During potting, rodent femurs were oriented with a screw inserted into the metaphyseal plug, perpendicular to the potting surface. The femur was truncated with a diamond bladed bandsaw (IMEB Inc., USA) in the diaphyseal region, to fit the size of the potting mold, and was potted as a 50% (wt.%) mixture of Bostic Rapid epoxy and calcium phosphate (8-g (g) epoxy and 8 g of calcium phosphate). The epoxy was allowed to cure for 4 h at 37 °C, in humidity, throughout the curing process. The exotherm of the epoxy was monitored with a thermocouple (Omega JMTSS M050G-150) and temperature input module (National Instrument NI9211), with measurements taken every second, to ensure the curing temperature remained below 55 °C. The curing temperature was monitored when different amounts of epoxy were replaced with calcium phosphates, in 4 g increments. The following compositions were tested: 16 g of epoxy; 12 g of epoxy with 4 g of calcium phosphate; 8 g of epoxy with 8 g of calcium phosphate.

Approximately 16 g of potting epoxy was prepared for each femur, in an 18 cc cup (Ø 3.8 cm (cm)). A custom designed clamp was placed under the screw and preloaded to 0.5 N, as part of a tensile testing rig show in Fig. 1d. The screw and osseous fragment were then displaced (tensile loading) at rate of 1 mm/min on a Shimadzu AGS-X mechanical testing machine, equipped with a 50 N load cell (#SM-50 N-168, Shimadzu Europa). Force-displacement curves were generated with software provided by Shimadzu (Trapezium-X Lite version 1.01, Shimadzu Europa). The total energy until failure was calculated by integrating the force for each unit of displacement (zero displacement occurred when the detected force exceeded 0.01 N), using Origin software. For Tisseel samples the force was integrated to a maximum displacement of 2 mm, at which point the plug was completely displaced from the defect site.

Microcomputed tomography (microCT) imaging

MicroCT imaging was performed on a Skyscan 1176 (Bruker MicroCT, Kontich Belgium), with 50 kV (kV) voltage, 500 mA current, 0.5 mm Al filter, average 4 and 360° scan with a voxel size of 18 μm (μm), images were reconstructed using NRecon, and visualized using CTVox software (both from Bruker MicroCT, Kontich Belgium). To avoid deterioration of the mechanical properties of biological samples (i.e. drying out of tissue, etc.) or the adhesive, from prolonged imaging, MicroCT was performed only after biomechanical testing.

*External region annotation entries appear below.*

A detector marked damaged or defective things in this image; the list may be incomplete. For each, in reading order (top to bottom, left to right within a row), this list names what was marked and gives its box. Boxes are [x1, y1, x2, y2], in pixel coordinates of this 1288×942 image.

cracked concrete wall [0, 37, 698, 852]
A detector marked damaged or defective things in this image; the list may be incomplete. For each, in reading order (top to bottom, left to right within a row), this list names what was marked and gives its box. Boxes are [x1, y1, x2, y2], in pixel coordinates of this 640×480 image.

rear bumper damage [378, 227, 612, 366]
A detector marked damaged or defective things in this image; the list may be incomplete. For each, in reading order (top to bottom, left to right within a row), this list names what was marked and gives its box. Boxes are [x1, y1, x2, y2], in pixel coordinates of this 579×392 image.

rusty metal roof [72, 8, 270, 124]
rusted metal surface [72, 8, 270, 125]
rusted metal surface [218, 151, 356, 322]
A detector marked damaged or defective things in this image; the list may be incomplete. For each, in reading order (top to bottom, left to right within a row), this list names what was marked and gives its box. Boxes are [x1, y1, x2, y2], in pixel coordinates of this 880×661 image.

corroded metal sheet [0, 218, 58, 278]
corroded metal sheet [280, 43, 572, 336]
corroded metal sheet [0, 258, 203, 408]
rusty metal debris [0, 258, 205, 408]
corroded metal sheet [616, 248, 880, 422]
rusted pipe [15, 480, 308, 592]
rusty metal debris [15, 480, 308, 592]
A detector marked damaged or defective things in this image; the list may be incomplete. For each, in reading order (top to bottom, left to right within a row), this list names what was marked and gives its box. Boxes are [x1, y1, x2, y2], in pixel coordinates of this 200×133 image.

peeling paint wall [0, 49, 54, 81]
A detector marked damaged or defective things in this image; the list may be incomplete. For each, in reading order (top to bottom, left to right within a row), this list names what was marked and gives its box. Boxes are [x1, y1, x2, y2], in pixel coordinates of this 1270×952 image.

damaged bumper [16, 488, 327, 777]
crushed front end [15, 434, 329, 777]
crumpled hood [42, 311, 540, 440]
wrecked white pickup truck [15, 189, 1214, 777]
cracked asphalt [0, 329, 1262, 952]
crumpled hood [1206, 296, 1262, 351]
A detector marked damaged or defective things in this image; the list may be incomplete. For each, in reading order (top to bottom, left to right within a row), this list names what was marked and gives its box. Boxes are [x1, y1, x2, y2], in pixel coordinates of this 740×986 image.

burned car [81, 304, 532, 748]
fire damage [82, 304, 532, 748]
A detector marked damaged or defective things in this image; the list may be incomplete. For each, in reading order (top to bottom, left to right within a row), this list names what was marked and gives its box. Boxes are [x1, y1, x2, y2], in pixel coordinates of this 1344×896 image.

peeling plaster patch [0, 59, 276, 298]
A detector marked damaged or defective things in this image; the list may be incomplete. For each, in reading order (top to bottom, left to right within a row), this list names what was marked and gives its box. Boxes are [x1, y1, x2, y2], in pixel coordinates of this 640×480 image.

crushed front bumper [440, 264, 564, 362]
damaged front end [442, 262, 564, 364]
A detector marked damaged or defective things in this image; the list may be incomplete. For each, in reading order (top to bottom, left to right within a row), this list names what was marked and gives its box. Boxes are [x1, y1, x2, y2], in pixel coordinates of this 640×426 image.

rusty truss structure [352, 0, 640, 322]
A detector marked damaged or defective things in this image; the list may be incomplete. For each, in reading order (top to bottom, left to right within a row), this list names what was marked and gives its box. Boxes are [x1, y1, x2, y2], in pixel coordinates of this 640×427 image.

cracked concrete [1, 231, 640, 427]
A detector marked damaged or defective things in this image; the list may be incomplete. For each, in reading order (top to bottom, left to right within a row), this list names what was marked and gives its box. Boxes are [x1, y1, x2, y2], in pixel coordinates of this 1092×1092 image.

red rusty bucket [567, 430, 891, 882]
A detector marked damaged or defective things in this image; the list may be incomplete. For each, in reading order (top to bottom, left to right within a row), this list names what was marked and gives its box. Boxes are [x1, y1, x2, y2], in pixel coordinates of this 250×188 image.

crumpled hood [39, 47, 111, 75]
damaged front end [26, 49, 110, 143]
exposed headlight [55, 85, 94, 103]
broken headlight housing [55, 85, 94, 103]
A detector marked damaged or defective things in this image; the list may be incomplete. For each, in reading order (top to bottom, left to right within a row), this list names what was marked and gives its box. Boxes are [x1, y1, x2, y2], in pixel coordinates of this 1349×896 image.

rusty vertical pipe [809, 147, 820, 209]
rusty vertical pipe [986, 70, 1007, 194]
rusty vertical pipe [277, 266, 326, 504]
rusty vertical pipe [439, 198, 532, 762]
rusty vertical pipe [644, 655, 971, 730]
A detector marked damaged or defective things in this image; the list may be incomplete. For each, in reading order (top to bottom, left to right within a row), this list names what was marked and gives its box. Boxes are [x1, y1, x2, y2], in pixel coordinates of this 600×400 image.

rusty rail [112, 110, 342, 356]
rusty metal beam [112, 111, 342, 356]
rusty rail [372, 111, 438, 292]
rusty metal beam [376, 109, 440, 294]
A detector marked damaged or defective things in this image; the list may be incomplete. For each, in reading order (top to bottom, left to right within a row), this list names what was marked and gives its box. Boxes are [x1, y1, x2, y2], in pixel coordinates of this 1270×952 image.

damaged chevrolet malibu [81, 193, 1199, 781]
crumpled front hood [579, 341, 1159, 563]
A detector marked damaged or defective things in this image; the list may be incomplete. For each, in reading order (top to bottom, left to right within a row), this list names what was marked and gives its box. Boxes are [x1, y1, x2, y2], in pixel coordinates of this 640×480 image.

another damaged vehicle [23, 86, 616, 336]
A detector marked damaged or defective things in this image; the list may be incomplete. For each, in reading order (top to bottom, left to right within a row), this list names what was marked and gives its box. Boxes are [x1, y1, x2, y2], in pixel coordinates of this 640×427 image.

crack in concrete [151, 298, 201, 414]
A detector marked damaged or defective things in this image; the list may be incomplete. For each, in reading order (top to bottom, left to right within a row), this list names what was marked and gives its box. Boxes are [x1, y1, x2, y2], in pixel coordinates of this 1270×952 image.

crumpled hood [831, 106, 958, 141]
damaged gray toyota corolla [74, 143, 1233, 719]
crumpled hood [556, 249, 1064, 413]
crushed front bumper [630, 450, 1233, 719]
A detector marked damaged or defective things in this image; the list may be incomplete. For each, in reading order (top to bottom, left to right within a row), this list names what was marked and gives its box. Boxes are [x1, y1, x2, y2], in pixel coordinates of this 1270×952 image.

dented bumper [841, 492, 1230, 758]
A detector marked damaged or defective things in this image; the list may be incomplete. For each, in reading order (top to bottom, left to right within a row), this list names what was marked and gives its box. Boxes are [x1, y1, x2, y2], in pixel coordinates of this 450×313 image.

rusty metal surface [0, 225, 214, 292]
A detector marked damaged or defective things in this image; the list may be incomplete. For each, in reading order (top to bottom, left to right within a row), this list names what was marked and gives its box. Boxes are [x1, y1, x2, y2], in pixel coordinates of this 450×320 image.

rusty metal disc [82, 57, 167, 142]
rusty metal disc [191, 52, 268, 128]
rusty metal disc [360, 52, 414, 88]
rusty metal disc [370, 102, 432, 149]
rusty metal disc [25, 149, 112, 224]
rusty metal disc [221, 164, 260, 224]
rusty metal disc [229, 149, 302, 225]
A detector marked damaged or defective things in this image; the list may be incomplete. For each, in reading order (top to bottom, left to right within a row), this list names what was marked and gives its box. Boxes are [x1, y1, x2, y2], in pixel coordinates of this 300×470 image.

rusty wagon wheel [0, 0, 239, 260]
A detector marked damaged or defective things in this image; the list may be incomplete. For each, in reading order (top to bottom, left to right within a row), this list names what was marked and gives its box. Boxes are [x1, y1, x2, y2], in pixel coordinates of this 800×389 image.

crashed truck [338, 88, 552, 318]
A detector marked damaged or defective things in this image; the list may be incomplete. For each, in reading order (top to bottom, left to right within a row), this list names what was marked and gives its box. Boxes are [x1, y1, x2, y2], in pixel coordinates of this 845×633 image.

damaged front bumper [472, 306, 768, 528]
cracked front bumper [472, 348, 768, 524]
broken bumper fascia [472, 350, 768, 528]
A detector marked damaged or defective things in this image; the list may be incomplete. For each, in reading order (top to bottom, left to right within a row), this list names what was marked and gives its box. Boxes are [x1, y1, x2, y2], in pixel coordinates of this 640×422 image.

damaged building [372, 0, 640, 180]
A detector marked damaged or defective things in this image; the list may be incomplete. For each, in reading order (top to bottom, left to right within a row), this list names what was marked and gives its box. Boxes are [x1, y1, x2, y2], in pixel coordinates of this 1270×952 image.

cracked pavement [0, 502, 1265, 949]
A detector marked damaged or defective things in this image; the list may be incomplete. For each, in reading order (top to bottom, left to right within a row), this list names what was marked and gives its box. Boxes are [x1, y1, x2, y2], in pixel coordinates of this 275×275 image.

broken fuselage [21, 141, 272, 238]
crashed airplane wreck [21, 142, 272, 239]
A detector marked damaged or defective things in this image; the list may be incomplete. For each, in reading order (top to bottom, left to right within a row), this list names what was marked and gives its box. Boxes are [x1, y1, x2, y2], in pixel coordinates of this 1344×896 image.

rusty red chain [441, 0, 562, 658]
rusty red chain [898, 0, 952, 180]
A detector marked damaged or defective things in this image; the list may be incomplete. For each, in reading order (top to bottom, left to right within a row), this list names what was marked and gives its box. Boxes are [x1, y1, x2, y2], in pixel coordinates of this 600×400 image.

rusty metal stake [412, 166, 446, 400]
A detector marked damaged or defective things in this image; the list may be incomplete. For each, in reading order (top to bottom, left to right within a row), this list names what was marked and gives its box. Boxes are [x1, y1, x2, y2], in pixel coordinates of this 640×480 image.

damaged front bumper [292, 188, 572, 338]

The defect/plug dimensions, and approximate adhesive bond thickness were calculated by taking the average measured values using CTVox software (three measurements for defect/plug size, two measurements for bond thickness).

Statistics

The force and energy values were compared between the two adhesives using a two-tailed Student’s t-test, with significance set for p < 0.05 (indicated with * for p < 0.05 and ** for p < 0.01). Each group contained 8 samples.